[EXCERPTED TEXT]
But the default mode network doesn’t only exert top-down control over material arising from within; it also helps regulate what is let into consciousness from the world outside. It operates as a kind of filter (or “reducing valve”) charged with admitting only that “measly trickle” of information required for us to get through the day. If not for the brain’s filtering mechanisms, the torrent of information the senses make available to our brains at any given moment might prove difficult to process—as indeed is sometimes the case during the psychedelic experience. “The question,” as David Nutt puts it, “is why the brain is ordinarily so constrained rather than so open?” The answer may be as simple as “efficiency.” Today most neuroscientists work under a paradigm of the brain as a prediction-making machine. To form a perception of something out in the world, the brain takes in as little sensory information as it needs to make an educated guess. We are forever cutting to the chase, basically, and leaping to conclusions, relying on prior experience to inform current perception.

The mask experiment I attempted to perform during my psilocybin journey is a powerful demonstration of this phenomenon. At least when it is working normally, the brain, presented with a few visual clues suggesting it is looking at a face, insists on seeing the face as a convex structure even when it is not, because that’s the way faces usually are.

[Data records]
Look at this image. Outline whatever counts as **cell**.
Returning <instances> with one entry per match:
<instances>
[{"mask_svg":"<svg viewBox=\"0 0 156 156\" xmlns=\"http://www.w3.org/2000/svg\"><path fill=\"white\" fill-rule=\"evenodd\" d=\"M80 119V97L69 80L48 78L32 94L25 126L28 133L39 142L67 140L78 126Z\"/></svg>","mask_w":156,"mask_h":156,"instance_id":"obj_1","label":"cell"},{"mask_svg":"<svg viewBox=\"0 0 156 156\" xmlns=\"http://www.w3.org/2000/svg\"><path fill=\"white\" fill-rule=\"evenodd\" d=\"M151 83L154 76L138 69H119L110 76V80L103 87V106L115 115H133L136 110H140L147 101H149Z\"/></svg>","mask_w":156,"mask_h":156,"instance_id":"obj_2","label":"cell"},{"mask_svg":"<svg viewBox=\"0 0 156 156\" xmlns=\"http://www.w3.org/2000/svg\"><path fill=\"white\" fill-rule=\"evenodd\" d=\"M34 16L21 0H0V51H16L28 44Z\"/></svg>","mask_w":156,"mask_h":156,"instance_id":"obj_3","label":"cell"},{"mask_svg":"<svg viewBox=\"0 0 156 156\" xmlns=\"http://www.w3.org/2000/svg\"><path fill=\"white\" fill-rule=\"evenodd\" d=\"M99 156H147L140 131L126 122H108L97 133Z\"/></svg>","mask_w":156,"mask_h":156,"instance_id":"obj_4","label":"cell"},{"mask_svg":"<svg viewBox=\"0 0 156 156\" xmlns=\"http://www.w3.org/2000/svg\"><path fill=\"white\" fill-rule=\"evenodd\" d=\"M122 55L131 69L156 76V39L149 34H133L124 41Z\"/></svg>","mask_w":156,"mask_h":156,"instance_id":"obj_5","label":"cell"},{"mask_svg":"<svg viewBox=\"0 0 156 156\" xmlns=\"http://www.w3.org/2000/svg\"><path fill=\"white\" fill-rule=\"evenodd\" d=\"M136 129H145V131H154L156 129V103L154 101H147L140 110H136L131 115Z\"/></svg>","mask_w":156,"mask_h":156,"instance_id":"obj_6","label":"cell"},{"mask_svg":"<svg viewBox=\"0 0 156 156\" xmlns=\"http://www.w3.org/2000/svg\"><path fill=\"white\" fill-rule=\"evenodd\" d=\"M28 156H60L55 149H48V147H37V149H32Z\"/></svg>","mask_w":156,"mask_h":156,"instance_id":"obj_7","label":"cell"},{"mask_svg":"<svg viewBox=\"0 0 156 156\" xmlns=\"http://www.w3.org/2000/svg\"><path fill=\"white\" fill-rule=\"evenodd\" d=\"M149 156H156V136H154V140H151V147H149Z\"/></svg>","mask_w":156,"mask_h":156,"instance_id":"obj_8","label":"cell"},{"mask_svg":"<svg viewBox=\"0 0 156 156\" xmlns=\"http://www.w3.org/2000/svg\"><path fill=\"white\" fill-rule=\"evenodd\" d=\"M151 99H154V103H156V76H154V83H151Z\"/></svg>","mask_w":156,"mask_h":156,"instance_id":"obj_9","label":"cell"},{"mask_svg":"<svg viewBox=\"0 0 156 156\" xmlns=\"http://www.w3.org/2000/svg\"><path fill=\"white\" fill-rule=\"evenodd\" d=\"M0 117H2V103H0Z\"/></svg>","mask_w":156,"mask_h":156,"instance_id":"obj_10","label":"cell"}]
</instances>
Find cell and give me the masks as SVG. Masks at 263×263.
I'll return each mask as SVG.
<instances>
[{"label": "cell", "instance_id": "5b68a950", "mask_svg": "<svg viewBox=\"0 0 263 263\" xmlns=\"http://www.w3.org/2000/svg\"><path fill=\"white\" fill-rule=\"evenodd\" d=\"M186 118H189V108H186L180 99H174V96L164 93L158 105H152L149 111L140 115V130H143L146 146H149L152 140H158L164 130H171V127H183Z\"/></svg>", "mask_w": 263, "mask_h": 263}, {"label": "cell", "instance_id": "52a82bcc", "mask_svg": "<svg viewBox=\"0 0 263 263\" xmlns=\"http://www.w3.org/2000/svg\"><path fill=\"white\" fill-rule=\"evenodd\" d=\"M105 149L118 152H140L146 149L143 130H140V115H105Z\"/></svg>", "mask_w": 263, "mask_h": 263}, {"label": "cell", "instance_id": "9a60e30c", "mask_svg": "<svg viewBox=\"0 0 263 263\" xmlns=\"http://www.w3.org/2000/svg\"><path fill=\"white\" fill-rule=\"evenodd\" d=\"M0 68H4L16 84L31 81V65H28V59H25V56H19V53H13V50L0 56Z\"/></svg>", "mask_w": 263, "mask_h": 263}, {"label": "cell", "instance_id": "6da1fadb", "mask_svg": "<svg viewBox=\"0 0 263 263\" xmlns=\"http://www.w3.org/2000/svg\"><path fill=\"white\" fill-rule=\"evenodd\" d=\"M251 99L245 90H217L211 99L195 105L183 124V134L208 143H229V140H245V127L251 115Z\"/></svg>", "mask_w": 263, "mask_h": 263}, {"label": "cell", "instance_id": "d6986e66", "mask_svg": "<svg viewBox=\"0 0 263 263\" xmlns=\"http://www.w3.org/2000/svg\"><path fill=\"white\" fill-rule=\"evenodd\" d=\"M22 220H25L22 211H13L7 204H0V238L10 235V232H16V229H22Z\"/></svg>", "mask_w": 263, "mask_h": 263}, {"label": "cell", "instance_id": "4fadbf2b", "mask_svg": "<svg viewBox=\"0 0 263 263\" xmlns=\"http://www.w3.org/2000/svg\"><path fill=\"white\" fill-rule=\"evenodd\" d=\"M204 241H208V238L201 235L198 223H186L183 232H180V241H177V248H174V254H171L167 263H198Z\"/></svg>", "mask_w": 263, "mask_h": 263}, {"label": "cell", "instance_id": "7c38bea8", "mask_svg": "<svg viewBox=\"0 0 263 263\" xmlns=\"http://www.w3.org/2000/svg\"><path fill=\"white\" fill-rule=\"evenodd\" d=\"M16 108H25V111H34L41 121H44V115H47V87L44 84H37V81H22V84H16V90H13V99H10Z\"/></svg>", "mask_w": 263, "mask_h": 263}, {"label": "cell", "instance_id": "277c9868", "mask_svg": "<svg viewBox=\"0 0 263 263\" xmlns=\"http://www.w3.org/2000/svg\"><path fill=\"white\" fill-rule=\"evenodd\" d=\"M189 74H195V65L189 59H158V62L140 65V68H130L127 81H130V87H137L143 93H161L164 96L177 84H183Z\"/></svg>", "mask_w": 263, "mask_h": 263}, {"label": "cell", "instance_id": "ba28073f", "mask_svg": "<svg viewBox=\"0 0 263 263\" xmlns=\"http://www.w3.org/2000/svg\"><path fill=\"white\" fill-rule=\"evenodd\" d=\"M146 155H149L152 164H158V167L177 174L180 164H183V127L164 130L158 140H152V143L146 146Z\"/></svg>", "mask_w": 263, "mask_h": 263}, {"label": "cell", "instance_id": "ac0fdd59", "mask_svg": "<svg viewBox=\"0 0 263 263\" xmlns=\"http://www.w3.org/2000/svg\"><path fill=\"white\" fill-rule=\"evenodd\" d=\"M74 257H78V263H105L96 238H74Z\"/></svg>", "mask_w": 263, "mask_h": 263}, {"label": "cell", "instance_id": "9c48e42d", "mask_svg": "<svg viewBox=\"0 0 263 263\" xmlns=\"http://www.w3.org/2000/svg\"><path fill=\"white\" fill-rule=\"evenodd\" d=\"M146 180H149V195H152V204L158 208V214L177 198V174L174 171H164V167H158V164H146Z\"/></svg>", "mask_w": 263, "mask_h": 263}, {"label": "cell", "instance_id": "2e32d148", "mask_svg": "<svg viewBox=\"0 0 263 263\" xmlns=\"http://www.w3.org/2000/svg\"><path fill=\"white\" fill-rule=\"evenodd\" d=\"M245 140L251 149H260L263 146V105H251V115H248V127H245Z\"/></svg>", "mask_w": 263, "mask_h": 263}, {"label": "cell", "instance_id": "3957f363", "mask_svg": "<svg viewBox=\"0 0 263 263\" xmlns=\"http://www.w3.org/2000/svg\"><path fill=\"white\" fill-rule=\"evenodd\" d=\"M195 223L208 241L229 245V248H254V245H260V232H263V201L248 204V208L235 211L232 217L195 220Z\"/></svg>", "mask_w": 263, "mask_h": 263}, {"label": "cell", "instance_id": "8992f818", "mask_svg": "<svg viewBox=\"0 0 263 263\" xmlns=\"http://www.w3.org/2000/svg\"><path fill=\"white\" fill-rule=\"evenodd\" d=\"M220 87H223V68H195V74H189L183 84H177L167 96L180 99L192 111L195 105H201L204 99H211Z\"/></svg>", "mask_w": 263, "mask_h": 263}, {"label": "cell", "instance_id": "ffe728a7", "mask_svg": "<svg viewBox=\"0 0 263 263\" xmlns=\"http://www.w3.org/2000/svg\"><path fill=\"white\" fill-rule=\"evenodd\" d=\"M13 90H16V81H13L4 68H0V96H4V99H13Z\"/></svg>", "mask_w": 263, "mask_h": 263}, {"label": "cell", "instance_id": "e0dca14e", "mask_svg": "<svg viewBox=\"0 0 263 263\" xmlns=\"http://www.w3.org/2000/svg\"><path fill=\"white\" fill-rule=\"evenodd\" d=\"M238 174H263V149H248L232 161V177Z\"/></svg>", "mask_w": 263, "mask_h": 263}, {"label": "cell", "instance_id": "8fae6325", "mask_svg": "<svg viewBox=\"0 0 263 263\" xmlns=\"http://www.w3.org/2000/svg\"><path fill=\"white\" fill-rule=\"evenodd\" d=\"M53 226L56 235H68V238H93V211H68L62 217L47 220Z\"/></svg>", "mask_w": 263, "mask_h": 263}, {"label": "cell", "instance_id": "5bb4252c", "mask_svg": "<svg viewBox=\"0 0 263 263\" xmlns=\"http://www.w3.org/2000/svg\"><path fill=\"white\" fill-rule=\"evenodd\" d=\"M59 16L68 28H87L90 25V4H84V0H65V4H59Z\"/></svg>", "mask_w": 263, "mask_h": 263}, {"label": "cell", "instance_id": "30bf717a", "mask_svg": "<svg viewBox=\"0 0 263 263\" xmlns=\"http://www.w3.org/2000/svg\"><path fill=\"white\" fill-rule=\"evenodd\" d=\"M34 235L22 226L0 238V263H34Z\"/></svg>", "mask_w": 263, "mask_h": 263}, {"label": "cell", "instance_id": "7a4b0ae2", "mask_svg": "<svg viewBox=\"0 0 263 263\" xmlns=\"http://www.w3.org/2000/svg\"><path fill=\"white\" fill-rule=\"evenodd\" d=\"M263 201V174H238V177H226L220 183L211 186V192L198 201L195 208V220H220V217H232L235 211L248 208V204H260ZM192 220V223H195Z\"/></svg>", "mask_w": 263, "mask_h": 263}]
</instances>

[BRIEF A] Check each statement against the excerpt on the default mode network and answer yes or no, quoting the words of the excerpt that decide it. (i) The default mode network helps regulate what enters consciousness from the outside world. (ii) To form a perception, the brain takes in as much sensory information as it can. (iii) When working normally, the brain sees a face as convex even when it is not.
[BRIEF B] Proceed with the excerpt on the default mode network, writing on from its last sentence.

[ANSWER A]
(i) Yes: "it also helps regulate what is let into consciousness from the world outside."
(ii) No: "the brain takes in as little sensory information as it needs to make an educated guess."
(iii) Yes: "insists on seeing the face as a convex structure even when it is not"

[ANSWER B]
The philosophical implications of “predictive coding” are deep and strange. The model suggests that our perceptions of the world offer us not a literal transcription of reality but rather a seamless illusion woven from both the data of our senses and the models in our memories. Normal waking consciousness feels perfectly transparent, and yet it is less a window on reality than the product of our imaginations—a kind of controlled hallucination. This raises a question: How is normal waking consciousness any different from other, seemingly less faithful productions of our imagination—such as dreams or psychotic delusions or psychedelic trips? In fact, all these states of consciousness are “imagined”: they’re mental constructs that weave together some news of the world with priors of various kinds. But in the case of normal waking consciousness, the handshake between the data of our senses and our preconceptions is especially firm. That’s because it is subject to a continual process of reality testing, as when you reach out to confirm the existence of the object in your visual field or, upon waking from a nightmare, consult your memory to see if you really did show up to teach a class without any clothes on. Unlike these other states of consciousness, ordinary waking consciousness has been optimized by natural selection to best facilitate our everyday survival.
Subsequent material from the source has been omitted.